(Records of scene-based questions)

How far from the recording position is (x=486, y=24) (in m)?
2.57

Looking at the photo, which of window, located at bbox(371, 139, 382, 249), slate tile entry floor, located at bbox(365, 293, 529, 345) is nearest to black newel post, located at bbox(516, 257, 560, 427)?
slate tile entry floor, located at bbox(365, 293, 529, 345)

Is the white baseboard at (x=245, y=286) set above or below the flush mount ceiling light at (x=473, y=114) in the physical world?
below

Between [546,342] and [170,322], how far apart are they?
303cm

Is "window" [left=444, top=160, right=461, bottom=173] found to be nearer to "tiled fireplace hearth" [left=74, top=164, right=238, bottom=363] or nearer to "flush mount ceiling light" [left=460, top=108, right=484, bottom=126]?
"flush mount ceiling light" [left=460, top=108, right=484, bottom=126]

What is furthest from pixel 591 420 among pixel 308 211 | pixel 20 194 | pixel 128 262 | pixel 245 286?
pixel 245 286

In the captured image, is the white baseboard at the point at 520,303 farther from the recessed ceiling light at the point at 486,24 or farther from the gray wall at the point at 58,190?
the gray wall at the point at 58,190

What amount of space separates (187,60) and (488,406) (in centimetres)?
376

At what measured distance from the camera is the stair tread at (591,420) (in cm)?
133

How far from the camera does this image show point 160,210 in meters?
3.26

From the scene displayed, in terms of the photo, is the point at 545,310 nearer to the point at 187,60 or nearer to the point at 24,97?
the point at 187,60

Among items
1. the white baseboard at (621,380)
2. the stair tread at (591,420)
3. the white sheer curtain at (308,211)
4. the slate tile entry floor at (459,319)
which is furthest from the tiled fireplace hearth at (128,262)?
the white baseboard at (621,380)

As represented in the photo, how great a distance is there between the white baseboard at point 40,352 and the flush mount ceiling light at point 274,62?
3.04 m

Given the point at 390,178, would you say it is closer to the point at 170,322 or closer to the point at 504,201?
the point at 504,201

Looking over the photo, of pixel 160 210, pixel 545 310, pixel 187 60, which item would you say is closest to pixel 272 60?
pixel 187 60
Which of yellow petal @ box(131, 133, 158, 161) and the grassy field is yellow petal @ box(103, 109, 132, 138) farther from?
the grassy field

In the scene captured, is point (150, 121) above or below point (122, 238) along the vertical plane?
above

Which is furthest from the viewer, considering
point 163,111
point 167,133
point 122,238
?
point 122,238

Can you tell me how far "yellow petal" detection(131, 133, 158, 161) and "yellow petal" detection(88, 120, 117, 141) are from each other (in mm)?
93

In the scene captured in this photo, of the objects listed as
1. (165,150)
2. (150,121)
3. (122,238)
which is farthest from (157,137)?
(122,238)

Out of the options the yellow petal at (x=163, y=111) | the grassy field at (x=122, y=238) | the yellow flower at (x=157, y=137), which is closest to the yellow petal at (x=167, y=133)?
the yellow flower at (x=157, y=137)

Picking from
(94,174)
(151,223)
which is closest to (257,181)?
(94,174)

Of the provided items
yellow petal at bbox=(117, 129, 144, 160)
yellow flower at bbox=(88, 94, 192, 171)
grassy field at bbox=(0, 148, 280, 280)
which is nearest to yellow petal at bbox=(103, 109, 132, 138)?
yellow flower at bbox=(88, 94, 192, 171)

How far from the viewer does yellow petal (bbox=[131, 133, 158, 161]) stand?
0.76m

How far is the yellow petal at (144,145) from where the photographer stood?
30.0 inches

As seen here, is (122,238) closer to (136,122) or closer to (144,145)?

:: GOAL OF THE EXERCISE ::
Rewrite the data above with every "stair tread" changed to "staircase step", leaving everything else as it is.

:: WRITTEN SOLUTION ::
How far from the recording position is (x=486, y=24) (in m)?
2.57

Looking at the photo, which of window, located at bbox(371, 139, 382, 249), slate tile entry floor, located at bbox(365, 293, 529, 345) is nearest to black newel post, located at bbox(516, 257, 560, 427)?
slate tile entry floor, located at bbox(365, 293, 529, 345)

Is the white baseboard at (x=245, y=286) set above or below the flush mount ceiling light at (x=473, y=114) in the physical world?
below

Between [546,342] and [170,322], how far apart are they?
303cm

Is "window" [left=444, top=160, right=461, bottom=173] found to be nearer to "tiled fireplace hearth" [left=74, top=164, right=238, bottom=363] or nearer to "flush mount ceiling light" [left=460, top=108, right=484, bottom=126]?
"flush mount ceiling light" [left=460, top=108, right=484, bottom=126]

What is furthest from pixel 591 420 among pixel 308 211 | pixel 20 194 | pixel 128 262 | pixel 245 286?
pixel 245 286

In the captured image, is the white baseboard at the point at 520,303 farther from the recessed ceiling light at the point at 486,24 or farther from the gray wall at the point at 58,190?
the gray wall at the point at 58,190

What amount of space separates (187,60) and (488,406) (in centimetres)?
376

At what measured distance from the camera is the staircase step at (591,420) (in cm)?
133

How far from the camera does this image show point 160,210 in meters?
3.26

From the scene displayed, in terms of the photo, is the point at 545,310 nearer to the point at 187,60 or nearer to the point at 24,97?
the point at 187,60

Among items
1. the white baseboard at (621,380)
2. the staircase step at (591,420)
3. the white sheer curtain at (308,211)
4. the slate tile entry floor at (459,319)
which is furthest from the tiled fireplace hearth at (128,262)?
the white baseboard at (621,380)

As represented in the photo, how great a distance is there between the white baseboard at point 40,352 and the flush mount ceiling light at point 274,62?
3.04 m

Given the point at 390,178, would you say it is closer to the point at 170,322 or closer to the point at 504,201?
the point at 504,201

Looking over the photo, of pixel 160 210, pixel 545 310, pixel 187 60, which item would you say is closest to pixel 272 60?
pixel 187 60
Which of yellow petal @ box(131, 133, 158, 161) and the grassy field is yellow petal @ box(103, 109, 132, 138) farther from?
the grassy field

In the scene captured, is point (150, 121) above or below point (122, 238) along the vertical plane?
above

Which is furthest from the viewer, considering
point 163,111
point 167,133
point 122,238
?
point 122,238

Can you tell me how far "yellow petal" detection(131, 133, 158, 161) and "yellow petal" detection(88, 120, 117, 141) are from each other (in mm)?
93

In the scene captured in this photo, of the objects listed as
1. (165,150)
2. (150,121)
3. (122,238)
which is farthest from (157,137)?
(122,238)

Out of the options the yellow petal at (x=163, y=111) | the grassy field at (x=122, y=238) | the yellow flower at (x=157, y=137), which is closest to the yellow petal at (x=167, y=133)?
the yellow flower at (x=157, y=137)

Picking from
(94,174)
(151,223)
which is closest to (257,181)?
(94,174)

Of the provided items
yellow petal at bbox=(117, 129, 144, 160)
yellow flower at bbox=(88, 94, 192, 171)
grassy field at bbox=(0, 148, 280, 280)
which is nearest to yellow petal at bbox=(103, 109, 132, 138)?
yellow flower at bbox=(88, 94, 192, 171)

How far from the viewer does yellow petal (bbox=[131, 133, 158, 161]) stand?
0.76m

How far is the yellow petal at (144,145) from where the photographer stood?
30.0 inches

As seen here, is (122,238) closer to (136,122) or closer to (144,145)?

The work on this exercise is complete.